Si l’atmosphère est conviviale et détendue, vous pouvez tenter de placer une maxime ou une anecdote… mais attention ! Il faut vous assurer qu’elle soit opportune et de bon goût, et délivrée avec talent. Vous recherchez un point de bonification… mais il ne faut pas risquer de déplaire au jury.

 

Au moment de leur travail préparatoire, ou même en cours d’entretien, les candidats astucieux notent mentalement ou par écrit les éléments qui resteraient ainsi à traiter pour faire face efficacement et facilement à l’éventualité d’une telle question.

Bien entendu, il faudra veiller à ne pas vous mettre en contradiction avec vos précédents propos. Certes, des rectifications sont possibles, de nouvelles orientations peuvent être envisagées, des précisions peuvent être souhaitables, voire indispensables. Mais attention : le jury cherche souvent à « pousser les candidats dans leurs retranchements ». A vous de savoir vous défendre, de justifier votre position avec tous les meilleurs arguments. Avec une fermeté courtoise… mais sans opiniâtreté ni arrogance !

Il arrivera que votre interlocuteur ait parfaitement raison, que vous soyez en position d’infériorité, voire en situation d’erreur. Si vous aviez commis une erreur manifeste d’appréciation, un oubli grave, une erreur de chiffre, ou si vous aviez insuffisamment pris en compte les aspects d’un problème, mieux vaudra le reconnaître diplomatiquement.

Éventuellement, vous pouvez avoir l’occasion de corriger ou préciser, si des éléments importants, par exemple des noms, dates ou chiffres-clés vous reviennent en mémoire.

Observations diverses

 Bien entendu, il existe des questions qu’il vaut mieux éviter. Par exemple, la « mauvaise question » classique à l’issue d’un concours : « Quelle note me mettez-vous ? ».

Parfois, un jury demande au candidat de lui laisser ses notes … évidemment, on ne peut pas refuser ! Donc toujours veiller à bien écrire proprement …

… d’autant plus que le jury aura vos notes sous les yeux dès que vous les poserez sur la table devant vous (et devant lui !) en arrivant.

 Question sur les questions

Il peut arriver qu’un candidat « retourne » une question au jury… une technique ou tactique qui est généralement déconseillée.

Voici un exemple récent. Un candidat avait été interrogé sur les décimales de Pi, et avait avoué son ignorance (ce qui est d’emblée un point négatif : chacun devrait pouvoir en citer au moins deux, ou même quatre… sans aller nécessairement jusqu’à 22 000, ce qui est le privilège du champion du monde de mémoire !). A la fin de l’épreuve, la Présidente lui demanda de poser une question au jury… et le candidat lui demanda crûment :

« Quelles sont les décimales de Pi ? »

Le malheureux candidat fut alors rigoureusement réprimandé par la Gente Dame présidente (une éminente Mathématicienne du prestigieux Lycée Henri IV).

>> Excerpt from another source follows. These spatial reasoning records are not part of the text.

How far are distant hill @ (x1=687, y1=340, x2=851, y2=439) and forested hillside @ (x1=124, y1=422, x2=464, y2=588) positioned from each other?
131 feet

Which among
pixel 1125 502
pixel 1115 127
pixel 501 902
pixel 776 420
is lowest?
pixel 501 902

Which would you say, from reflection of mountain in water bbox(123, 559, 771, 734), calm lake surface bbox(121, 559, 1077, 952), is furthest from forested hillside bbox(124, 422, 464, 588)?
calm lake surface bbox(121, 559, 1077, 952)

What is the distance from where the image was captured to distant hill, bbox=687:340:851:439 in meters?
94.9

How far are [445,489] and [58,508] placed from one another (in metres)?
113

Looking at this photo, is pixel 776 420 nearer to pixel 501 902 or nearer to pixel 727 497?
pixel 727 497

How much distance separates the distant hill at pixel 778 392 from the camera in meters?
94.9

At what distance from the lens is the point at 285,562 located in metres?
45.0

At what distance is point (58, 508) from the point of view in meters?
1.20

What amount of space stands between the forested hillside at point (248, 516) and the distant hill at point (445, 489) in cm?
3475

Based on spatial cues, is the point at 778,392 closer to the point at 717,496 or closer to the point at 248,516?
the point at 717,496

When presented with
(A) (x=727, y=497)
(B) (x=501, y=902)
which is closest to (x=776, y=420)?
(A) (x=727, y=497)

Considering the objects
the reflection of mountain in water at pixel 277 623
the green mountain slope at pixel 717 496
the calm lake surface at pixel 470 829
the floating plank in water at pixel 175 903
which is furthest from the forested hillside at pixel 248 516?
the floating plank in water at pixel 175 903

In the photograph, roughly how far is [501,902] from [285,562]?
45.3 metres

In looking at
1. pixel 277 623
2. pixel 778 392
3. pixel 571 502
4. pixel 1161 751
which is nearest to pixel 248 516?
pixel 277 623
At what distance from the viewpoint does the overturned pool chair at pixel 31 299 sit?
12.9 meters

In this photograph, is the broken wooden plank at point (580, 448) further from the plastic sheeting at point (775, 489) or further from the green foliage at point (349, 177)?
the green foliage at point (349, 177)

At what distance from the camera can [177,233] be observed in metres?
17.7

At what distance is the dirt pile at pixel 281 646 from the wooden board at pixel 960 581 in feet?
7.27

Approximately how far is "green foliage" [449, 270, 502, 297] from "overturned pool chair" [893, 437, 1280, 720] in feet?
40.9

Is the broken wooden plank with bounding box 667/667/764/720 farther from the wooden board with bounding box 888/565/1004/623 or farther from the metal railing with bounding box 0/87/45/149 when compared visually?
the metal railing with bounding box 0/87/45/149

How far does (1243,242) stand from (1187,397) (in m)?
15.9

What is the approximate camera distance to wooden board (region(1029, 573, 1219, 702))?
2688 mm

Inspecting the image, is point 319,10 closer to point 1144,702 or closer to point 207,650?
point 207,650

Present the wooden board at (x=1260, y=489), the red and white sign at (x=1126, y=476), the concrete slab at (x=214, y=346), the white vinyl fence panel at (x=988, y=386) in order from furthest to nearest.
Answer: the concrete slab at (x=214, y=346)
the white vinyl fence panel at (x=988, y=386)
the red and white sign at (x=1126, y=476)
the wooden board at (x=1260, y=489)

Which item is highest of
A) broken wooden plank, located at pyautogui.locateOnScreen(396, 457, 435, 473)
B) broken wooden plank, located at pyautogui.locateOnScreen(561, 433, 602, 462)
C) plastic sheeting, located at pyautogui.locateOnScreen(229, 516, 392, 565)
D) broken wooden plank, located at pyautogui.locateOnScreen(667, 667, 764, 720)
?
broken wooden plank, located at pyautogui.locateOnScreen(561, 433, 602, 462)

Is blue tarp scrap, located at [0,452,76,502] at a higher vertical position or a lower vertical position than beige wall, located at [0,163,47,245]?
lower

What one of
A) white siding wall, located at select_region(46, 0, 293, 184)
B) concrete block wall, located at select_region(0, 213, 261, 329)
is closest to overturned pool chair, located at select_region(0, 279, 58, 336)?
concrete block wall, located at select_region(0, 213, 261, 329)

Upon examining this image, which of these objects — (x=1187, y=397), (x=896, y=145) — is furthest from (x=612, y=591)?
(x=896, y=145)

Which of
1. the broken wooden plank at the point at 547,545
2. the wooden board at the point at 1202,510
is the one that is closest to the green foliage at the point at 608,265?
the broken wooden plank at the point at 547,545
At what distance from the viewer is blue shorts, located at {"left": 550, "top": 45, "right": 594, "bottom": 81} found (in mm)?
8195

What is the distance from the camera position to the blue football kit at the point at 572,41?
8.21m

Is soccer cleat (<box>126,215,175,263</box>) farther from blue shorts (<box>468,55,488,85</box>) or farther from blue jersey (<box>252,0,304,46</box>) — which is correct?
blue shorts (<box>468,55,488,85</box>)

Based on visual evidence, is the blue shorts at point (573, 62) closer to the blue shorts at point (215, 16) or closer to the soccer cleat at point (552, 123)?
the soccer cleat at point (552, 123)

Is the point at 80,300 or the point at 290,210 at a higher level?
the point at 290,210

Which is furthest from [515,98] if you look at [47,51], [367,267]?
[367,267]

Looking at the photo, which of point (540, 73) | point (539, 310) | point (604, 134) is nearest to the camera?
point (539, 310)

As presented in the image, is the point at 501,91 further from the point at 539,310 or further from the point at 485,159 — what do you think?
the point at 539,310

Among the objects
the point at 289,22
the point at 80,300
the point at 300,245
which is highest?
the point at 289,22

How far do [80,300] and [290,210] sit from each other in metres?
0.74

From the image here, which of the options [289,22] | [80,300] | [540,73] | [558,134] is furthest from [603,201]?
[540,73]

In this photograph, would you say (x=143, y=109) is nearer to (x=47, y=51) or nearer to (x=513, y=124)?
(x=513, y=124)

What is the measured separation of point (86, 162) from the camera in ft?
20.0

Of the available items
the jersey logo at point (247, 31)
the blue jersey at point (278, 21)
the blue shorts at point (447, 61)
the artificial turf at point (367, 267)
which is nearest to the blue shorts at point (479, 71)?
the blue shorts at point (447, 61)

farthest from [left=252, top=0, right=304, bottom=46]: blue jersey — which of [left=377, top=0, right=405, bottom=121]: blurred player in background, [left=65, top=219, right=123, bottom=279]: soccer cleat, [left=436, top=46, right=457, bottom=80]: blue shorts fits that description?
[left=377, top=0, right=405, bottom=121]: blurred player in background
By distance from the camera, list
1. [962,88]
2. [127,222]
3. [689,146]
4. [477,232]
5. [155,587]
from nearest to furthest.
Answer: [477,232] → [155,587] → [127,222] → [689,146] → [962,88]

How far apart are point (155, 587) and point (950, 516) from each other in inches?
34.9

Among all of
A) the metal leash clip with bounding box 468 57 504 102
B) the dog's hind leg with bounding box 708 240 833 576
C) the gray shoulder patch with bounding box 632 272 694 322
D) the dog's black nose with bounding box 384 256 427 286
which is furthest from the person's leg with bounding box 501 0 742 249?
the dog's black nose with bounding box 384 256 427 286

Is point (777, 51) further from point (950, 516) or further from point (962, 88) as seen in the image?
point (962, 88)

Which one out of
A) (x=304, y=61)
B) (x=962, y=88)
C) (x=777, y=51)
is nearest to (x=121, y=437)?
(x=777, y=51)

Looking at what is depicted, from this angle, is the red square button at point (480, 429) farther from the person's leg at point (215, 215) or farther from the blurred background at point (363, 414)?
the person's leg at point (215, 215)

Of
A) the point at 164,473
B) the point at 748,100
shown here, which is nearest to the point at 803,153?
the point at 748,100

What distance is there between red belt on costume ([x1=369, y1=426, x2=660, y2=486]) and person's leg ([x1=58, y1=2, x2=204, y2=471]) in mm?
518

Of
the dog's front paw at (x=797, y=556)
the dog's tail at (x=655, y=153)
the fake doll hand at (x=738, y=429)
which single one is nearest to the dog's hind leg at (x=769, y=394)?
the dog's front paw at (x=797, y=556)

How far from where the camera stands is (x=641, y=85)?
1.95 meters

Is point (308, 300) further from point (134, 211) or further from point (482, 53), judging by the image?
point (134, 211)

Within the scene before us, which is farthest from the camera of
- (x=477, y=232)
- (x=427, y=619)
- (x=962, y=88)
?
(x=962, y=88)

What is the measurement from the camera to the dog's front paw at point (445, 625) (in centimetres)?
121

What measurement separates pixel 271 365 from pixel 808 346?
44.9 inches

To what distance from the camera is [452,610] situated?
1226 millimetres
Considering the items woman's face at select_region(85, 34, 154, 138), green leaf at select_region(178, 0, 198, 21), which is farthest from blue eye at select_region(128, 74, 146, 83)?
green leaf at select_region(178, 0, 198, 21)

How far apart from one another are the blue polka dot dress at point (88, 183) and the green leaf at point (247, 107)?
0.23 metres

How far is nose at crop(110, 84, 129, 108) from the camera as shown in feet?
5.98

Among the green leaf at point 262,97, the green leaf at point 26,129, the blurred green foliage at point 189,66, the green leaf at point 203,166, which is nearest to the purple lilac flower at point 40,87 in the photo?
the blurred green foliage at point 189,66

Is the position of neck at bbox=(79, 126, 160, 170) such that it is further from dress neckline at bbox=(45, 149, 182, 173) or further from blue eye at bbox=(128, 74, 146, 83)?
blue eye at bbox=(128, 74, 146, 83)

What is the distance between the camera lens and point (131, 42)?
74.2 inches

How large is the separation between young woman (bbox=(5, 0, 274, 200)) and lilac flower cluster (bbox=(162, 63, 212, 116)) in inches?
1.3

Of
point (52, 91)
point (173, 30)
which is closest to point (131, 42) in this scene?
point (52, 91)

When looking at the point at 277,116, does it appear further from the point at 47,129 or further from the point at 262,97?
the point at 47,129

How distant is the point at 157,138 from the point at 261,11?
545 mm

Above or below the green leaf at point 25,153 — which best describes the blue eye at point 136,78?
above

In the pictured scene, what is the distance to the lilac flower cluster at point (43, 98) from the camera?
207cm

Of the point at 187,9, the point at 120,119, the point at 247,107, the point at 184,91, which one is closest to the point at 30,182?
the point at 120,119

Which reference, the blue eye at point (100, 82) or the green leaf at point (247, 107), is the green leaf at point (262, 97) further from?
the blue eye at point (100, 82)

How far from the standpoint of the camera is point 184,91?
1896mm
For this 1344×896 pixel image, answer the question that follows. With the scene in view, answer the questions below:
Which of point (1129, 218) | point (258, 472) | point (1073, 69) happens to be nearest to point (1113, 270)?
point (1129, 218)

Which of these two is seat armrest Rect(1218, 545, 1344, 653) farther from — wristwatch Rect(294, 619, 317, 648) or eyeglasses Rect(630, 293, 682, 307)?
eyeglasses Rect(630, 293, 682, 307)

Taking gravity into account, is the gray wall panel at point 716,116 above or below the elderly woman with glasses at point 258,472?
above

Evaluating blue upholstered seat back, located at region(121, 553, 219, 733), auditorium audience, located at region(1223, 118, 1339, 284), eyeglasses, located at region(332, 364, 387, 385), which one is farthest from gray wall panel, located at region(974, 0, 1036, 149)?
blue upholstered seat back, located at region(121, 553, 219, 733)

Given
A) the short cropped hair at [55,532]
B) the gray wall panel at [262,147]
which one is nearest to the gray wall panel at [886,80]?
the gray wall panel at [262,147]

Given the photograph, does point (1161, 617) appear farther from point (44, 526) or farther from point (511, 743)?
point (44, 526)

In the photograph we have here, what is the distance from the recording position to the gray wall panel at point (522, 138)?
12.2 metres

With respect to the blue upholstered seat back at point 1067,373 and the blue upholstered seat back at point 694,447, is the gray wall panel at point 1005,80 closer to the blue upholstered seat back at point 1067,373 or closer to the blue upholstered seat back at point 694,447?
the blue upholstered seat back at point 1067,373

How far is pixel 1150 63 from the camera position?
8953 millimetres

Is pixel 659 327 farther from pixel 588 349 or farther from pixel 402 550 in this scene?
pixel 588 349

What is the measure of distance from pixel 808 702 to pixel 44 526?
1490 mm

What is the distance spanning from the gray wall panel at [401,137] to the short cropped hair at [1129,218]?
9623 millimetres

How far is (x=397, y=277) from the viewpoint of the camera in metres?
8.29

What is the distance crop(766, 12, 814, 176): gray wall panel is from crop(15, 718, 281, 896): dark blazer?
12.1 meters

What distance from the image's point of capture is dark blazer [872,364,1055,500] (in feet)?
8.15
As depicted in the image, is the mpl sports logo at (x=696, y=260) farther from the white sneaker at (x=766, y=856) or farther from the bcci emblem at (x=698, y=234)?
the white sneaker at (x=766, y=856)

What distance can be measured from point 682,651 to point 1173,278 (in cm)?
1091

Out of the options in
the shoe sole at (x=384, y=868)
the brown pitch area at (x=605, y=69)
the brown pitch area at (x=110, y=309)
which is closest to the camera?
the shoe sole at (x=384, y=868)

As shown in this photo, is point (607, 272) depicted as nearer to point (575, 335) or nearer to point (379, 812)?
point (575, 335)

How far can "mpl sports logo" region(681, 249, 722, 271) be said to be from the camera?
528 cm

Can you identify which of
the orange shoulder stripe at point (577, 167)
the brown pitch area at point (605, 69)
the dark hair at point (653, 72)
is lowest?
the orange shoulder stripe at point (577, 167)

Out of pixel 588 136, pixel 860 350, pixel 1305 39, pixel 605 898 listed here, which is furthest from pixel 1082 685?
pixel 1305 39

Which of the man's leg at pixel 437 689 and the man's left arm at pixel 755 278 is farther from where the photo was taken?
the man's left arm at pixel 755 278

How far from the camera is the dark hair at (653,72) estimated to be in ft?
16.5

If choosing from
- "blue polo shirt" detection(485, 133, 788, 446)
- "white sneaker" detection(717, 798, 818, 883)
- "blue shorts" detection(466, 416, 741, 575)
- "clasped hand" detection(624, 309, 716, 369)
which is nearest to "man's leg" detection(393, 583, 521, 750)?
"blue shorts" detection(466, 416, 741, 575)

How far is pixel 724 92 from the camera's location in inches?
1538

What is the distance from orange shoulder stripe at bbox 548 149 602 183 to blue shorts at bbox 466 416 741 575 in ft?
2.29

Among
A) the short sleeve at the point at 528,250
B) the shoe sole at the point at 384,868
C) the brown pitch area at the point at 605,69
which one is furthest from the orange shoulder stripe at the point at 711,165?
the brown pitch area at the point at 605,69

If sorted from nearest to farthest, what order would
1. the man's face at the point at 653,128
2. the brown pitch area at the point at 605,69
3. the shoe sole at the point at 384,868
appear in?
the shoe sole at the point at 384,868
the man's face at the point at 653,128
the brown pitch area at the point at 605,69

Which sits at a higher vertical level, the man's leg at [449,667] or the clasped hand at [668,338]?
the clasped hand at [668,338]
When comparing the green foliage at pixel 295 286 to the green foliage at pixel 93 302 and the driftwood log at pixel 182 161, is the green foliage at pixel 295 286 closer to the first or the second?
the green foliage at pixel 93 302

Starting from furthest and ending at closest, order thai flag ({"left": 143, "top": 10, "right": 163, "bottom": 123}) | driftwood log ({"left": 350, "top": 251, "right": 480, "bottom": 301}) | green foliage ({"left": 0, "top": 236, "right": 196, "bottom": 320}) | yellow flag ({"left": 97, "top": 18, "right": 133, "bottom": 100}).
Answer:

Cependant nous avons en mémoire d’autres pratiques d’autres jurys des grands concours administratifs (ENA ou ENM), ou des Grandes écoles de commerce et management : comme le candidat avait formulé sa question de façon à la fois gentiment humoristique et respectueuse, il aurait très bien pu obtenir un point de bonification… le jury sanctionnant alors positivement son sens de l’à-propos et son esprit de répartie.

Cf. l’adage célèbre sur la vérité ou l’erreur en-deçà ou au-delà des Pyrénées.

  Prolongements  

***   avez-vous des idées pour compléter ce document ?

Ayez toujours en mémoire, lorsque vous vous présentez devant un jury, l’adage célèbre :

« Vous n’aurez jamais une seconde occasion de faire une bonne première impression ».

Et lorsque vous quittez le jury : « Vous n’aurez jamais une seconde occasion de faire une bonne dernière impression ».